→ **Testo di partenza**:
53.      In detta ordinanza non figurano neppure riferimenti normativi, né in un senso né nell’altro, dai quali si possa dedurre chiaramente se la legislazione fiscale belga preveda meccanismi che consentono di attenuare l’imposizione a catena, o di traslare l’imposta, unicamente alle società di tipo OIC residenti in Belgio, e non alle altre. Il giudice del rinvio, inoltre, non tiene conto della Convenzione per evitare la doppia imposizione conclusa tra il Belgio e i Paesi Bassi, il cui contenuto (25) potrebbe eventualmente neutralizzare o attenuare gli effetti sfavorevoli per le società olandesi presumibilmente derivanti dalla restrizione della libera circolazione dei capitali (articolo 56 TFUE) determinata dalle leggi fiscali belghe (26). Infine, l’ordinanza di rinvio non contiene alcun riferimento alle eventuali giustificazioni per motivi imperativi di interesse generale, né alla mancanza di proporzionalità di tale presunta restrizione.

54.      Va sottolineata in particolare l’insufficienza delle informazioni dell’ordinanza di rinvio, che non può essere compensata dalle mere affermazioni delle parti, per quanto riguarda il regime fiscale applicabile all’epoca dei fatti alle società di investimento belghe, rispetto a quello degli OIC olandesi, sebbene si tratti del fattore decisivo della controversia. A tal riguardo, nelle osservazioni del governo belga e in quelle delle società ricorrenti si riscontrano pareri molto diversi e tale contrasto non può essere risolto dalla Corte, dato che l’identificazione, l’interpretazione e l’applicazione delle norme di diritto interno spettano esclusivamente al giudice nazionale.

55.      In particolare, il governo belga sostiene che, secondo il regime fiscale del suo paese applicabile alle società di investimento residenti, (regime che esula dal diritto comune), la ritenuta alla fonte costituiva un’«imposta definitiva, che non era imputabile all’imposta a carico di dette società né rimborsabile» (27). Detto governo sostiene tale tesi invocando l’articolo 123 del RD/CIR 1992, in combinato disposto con l’articolo 143, paragrafi 1 e 2, della legge del 4 dicembre 1990. E aggiunge che, sebbene il problema sollevato sia analogo a quello da cui ha tratto origine la sentenza del 25 ottobre 2012, Commissione/Belgio (28), il regime fiscale sul quale la Corte si è pronunciata in quell’occasione, relativo alle società di investimento senza sede permanente in Belgio, era diverso da quello applicato ai dividendi distribuiti dalla Wereldhave Belgium alla sua società madre, giacché il primo consentiva di dedurre, o di rimborsare, l’importo trattenuto, cosa che il secondo non consente.

→ **Elenco dei compiti**:
(a) Nel testo sull'ordinanza di rinvio, a chi spettano l'identificazione, l'interpretazione e l'applicazione delle norme di diritto interno?
(b) Riprendi il testo sull'ordinanza di rinvio e proseguilo dopo l'ultima frase riportata.
Il materiale riportato più avanti è separato e indipendente dal testo.

→ **Materiale fornito**:
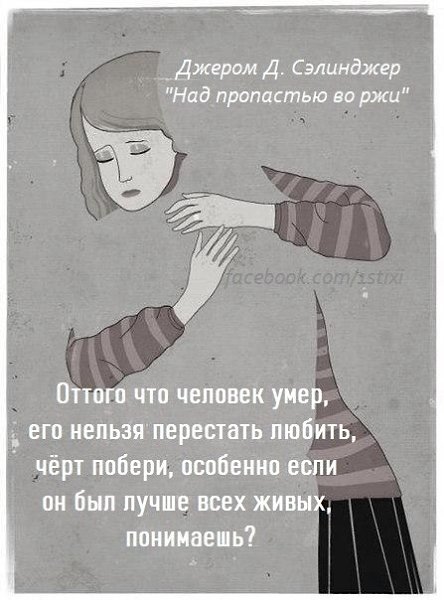     - 10  2021  00:45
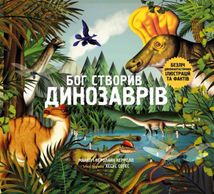 Бог створив динозаврів. Image №1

→ **Risposte per compito**:
(a) Esclusivamente al giudice nazionale.

(b)
56.      Se tali affermazioni del governo belga corrispondessero alla realtà (circostanza il cui accertamento spetterebbe al giudice a quo), sarebbe comprovato che le società di investimento residenti in Belgio non potevano neutralizzare, in relazione ai redditi mobiliari percepiti, l’imposizione derivante dalla prassi della ritenuta su tali redditi. In altri termini, sarebbe dimostrato che gli OIC olandesi e le società di investimento belghe sono sottoposte, in Belgio, al medesimo trattamento fiscale per quanto riguarda la ritenuta alla fonte dell’imposta sulle società. Né le une né le altre sarebbero esentate dall’imposta, dato il suo carattere definitivo e non rimborsabile, il che escluderebbe la discriminazione nei confronti delle prime.

57.      Supponendo che sia così, insisto, non sussisterebbe incompatibilità con gli articoli 49 TFUE e 56 TFUE delle norme nazionali che applicano la ritenuta alla fonte alle società di investimento. La Corte ha già dichiarato, proprio in relazione al Regno del Belgio (29), che non si può esigere che lo Stato di residenza della società distributrice «garantisca che gli utili pagati a un azionista non residente non siano colpiti da un’imposizione a catena o da una doppia imposizione economica, che ciò avvenga esentando tali utili dall’imposta in capo alla società distributrice o concedendo al detto azionista un’agevolazione fiscale corrispondente all’imposta versata su tali utili da parte della società distributrice». La Corte ha aggiunto che siffatta esigenza comporterebbe «che detto Stato debba rinunciare al suo diritto di assoggettare ad imposta un reddito generato da un’attività economica esercitata sul suo territorio» (30).

58.      Potrebbe accadere, tuttavia, che la legislazione applicata nel caso di specie alle società di investimento non corrisponda esattamente alla versione della stessa fornita dal Regno del Belgio nelle sue osservazioni. Se il giudice del rinvio avesse tenuto conto di tale legislazione, l’analisi del suo contenuto avrebbe potuto indurlo, in teoria, a ritenere che le normative coordinate vigenti negli esercizi 2009 e 2010 non siano diverse da quelle esaminate dalla Corte nell’ordinanza del 12 luglio 2012, Tate & Lyle Investments (31), o nella sentenza del 25 ottobre 2012, Commissione/Belgio (32), entrambe anteriori alla decisione di rinvio e specificamente riguardanti le norme fiscali belghe che disciplinano l’imposta sulle società.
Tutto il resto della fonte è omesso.